AIM
Return every line of the records below that contains the word "nearer". Case matters.

DATA ROWS
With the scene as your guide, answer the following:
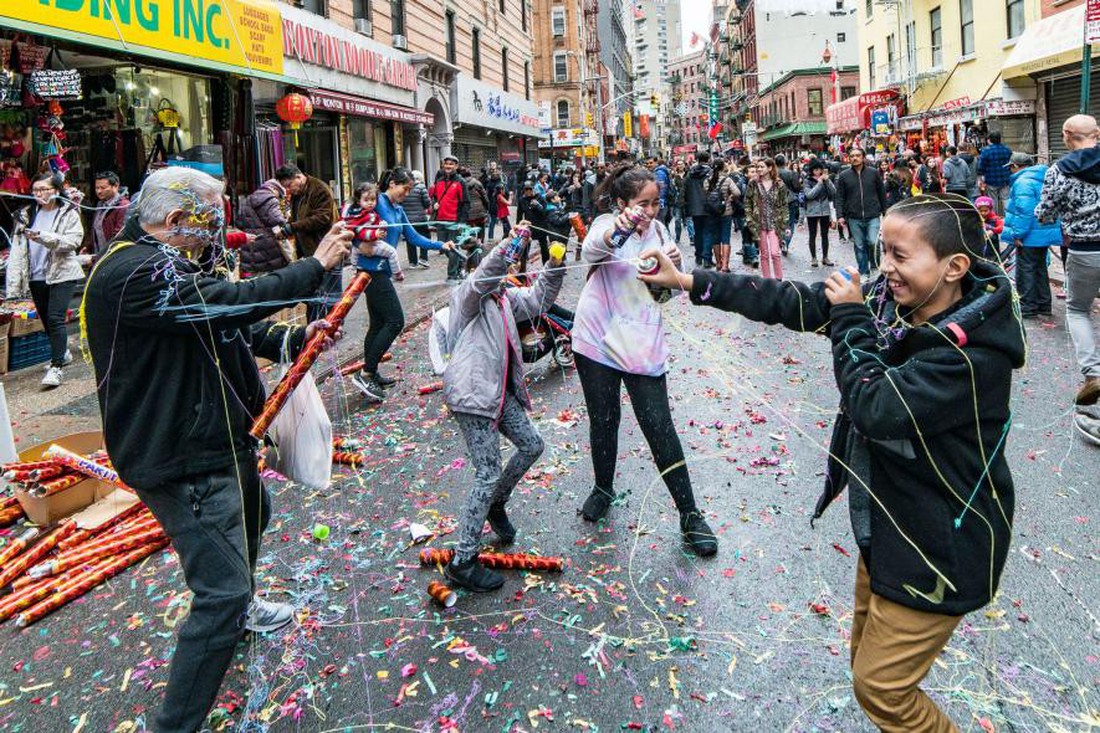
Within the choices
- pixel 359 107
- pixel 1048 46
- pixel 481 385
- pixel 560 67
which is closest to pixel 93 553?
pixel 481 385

==

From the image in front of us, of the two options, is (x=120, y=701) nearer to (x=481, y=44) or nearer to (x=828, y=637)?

---

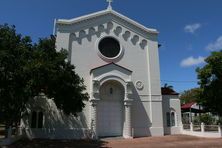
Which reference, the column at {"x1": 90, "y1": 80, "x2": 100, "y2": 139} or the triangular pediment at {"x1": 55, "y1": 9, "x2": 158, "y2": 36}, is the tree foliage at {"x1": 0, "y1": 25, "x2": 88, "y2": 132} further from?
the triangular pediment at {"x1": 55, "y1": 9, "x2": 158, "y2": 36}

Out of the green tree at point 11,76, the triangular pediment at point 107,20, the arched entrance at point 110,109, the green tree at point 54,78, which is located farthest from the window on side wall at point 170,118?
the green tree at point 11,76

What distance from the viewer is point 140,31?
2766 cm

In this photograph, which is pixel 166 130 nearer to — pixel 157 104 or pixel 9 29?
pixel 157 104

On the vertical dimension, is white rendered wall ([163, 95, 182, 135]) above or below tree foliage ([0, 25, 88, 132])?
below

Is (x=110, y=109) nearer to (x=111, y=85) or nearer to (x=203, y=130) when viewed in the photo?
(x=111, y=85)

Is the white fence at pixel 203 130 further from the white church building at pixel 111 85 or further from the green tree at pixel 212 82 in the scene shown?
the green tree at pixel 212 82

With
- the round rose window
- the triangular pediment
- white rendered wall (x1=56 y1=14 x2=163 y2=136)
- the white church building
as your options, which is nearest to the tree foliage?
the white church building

RESPONSE TO THIS TASK
From the image in front of us, of the two options, is (x=120, y=701) nearer to (x=481, y=44) or nearer to (x=828, y=637)?
In this photograph, which is pixel 166 130 nearer to — pixel 157 104 or pixel 9 29?
Is (x=110, y=109) nearer to (x=111, y=85) or nearer to (x=203, y=130) when viewed in the photo?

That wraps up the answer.